La relación entre padre e hijo ha sido poco analizada, como de hecho ha sido poco analizada la vida de la mayoría de los artistas cubanos vivos. De ahí que tengamos que sospechar, conjeturar, llenar los espacios a partir de los hechos notorios. Así podemos pensar en un distanciamiento abrupto a partir del año1960, en que Bebo abandona definitivamente el país. Durante muchas décadas, padre e hijo se reencontrarán en festivales de jazz, clubs, como dos viejos conocidos que se calibran de encuentro en encuentro. En esos años Chucho se hizo un gigante del jazz y Bebo rumiaba paciente y anónimamente su saber, a la par que enamoraba para siempre a una muchacha de 18 años.
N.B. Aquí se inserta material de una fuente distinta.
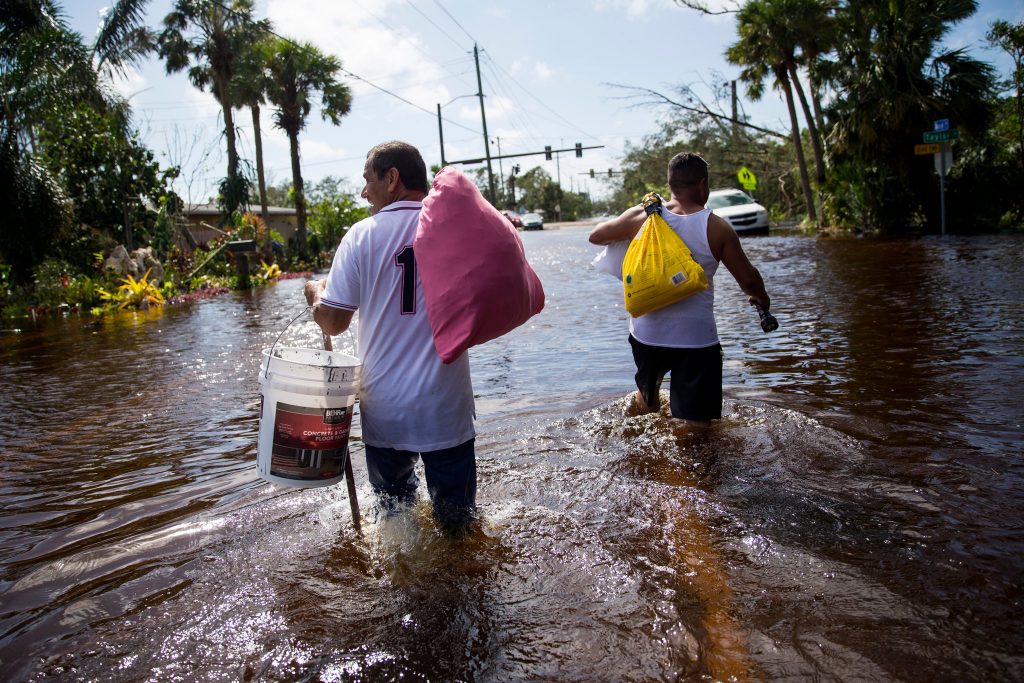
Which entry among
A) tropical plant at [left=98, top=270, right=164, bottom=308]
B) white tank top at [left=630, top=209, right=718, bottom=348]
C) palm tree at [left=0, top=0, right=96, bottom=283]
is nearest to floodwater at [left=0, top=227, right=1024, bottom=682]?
white tank top at [left=630, top=209, right=718, bottom=348]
Después de un tenso encuentro en 1978 en el Carnegie Hall, a donde Bebo fue a escuchar a Paquito D’ Rivera en Irakere y terminó topándose con Chucho, comenzó el deshielo de la relación padre hijo, quienes estuvieron 18 años sin hablar siquiera. Poco a poco fueron restableciendo lazos que difícilmente fueran lo mismo, pero eran preferibles a la separación total.
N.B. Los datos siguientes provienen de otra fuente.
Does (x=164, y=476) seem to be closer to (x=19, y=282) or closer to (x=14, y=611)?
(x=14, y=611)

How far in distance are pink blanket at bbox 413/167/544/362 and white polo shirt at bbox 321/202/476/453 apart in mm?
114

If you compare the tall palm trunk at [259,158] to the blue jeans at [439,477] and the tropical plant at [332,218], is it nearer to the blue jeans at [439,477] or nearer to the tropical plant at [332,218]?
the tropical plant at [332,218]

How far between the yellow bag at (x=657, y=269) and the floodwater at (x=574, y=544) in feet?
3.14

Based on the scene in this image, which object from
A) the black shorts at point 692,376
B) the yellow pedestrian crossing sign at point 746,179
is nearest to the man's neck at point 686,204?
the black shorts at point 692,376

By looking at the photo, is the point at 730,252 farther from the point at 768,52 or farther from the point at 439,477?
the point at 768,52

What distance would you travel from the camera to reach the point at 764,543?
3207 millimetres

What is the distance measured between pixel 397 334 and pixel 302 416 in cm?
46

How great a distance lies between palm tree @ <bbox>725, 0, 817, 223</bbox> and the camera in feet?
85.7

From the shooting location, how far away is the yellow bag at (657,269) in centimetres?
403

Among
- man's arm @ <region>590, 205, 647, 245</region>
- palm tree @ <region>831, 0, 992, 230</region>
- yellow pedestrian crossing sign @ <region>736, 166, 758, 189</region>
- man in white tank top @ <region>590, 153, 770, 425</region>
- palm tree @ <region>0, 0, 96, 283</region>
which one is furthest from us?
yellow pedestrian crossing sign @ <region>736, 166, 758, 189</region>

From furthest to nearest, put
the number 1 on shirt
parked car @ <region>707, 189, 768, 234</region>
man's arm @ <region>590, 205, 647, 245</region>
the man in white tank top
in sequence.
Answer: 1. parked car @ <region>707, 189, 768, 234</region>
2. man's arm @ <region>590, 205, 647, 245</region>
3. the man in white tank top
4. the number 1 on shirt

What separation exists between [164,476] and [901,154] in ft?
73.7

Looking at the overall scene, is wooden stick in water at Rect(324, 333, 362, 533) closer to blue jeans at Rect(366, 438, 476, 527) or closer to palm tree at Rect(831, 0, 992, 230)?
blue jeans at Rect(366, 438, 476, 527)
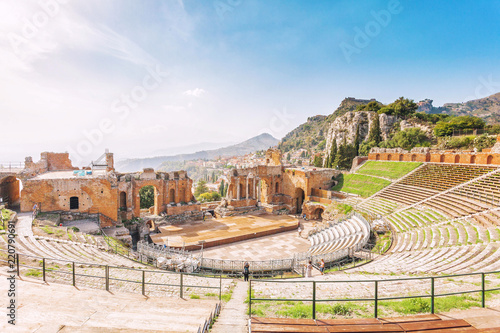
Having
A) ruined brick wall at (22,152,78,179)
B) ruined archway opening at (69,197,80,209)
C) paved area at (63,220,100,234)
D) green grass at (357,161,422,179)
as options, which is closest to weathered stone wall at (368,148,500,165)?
green grass at (357,161,422,179)

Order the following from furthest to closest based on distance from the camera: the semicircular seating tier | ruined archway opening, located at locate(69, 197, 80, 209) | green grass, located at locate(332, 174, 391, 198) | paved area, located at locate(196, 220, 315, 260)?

En noviembre de 2005, a petición de Chucho, Bebo y su esposa se trasladan para Benalmádena, Málaga. Quizás ve esto comola última oportunidad de tener un tiempo más a su padre, ese padre que se le fue demasiado lejos demasiado tiempo. Poco se sabe de lo que sucede en los altos de la colina de Benalmádena, pero es dable suponer que este reencuentro no sirve de reconciliación; ambos ahora son un par de viejos, empatados en esa franja homogénea que es la tercera edad. Bebo, enfermo de Alzheimer desde hace un tiempo, no debe facilitar mucho las cosas.
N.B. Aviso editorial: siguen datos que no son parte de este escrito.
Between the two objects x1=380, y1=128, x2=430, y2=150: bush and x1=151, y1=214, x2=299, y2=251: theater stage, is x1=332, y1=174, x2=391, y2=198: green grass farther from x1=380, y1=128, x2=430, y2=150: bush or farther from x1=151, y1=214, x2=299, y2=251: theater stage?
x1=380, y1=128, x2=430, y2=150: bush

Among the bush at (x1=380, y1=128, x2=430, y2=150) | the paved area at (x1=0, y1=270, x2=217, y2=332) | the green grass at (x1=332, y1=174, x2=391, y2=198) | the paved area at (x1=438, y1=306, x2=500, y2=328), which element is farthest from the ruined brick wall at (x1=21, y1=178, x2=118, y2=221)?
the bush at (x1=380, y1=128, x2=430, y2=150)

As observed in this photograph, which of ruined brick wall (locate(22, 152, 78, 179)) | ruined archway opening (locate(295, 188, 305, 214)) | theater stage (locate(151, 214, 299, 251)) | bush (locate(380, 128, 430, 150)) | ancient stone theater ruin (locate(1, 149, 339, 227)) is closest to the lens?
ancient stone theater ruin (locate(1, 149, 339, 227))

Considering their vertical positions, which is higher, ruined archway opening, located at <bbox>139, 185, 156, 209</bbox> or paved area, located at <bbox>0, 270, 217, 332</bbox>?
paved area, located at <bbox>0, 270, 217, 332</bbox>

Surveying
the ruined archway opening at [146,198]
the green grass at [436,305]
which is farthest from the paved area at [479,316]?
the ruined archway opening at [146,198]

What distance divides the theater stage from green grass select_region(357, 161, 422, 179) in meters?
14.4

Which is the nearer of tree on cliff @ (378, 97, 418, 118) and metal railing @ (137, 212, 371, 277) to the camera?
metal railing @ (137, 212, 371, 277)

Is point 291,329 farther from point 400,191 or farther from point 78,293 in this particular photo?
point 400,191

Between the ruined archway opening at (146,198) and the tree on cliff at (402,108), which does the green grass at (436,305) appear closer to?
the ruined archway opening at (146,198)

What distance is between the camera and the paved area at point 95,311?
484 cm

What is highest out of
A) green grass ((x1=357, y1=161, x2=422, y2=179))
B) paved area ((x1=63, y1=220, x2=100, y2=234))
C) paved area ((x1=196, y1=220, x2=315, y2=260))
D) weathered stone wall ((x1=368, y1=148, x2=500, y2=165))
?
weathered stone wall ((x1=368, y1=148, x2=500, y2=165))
En el verano de 2012 muere Rose-Marie Pehrson. Aunque no hayanterminado de atar los cabos de la relación padre-hijo, Bebo –hombre caballeroso y de costumbres– no tiene el más mínimo interés en dejar sola a su esposa tanto tiempo. En febrero sus hijos suecos lo llevan de regreso a Estocolmo (en contra de la voluntad de Chucho); el Alzheimer ha degenerado prácticamente por completo su sistema.  En la madrugada del 21 de marzo de 2013, un Bebo Valdés muy debilitado por la neumonía sueña que está en un parque de Estocolmo y que una joven de cabellos oscuros lo mira extasiada. Ese mismo día fallece. El pianista se ha acomodado en los brazos de Rose-Marie, de vuelta otra vez a los fríos prados de Estocolmo, lejos nuevamente de Chucho, separados padre e hijo esta vez hasta el reencuentro definitivo en el círculo del infierno de los jazzistas, un club en el que la descarga, no acaba nunca.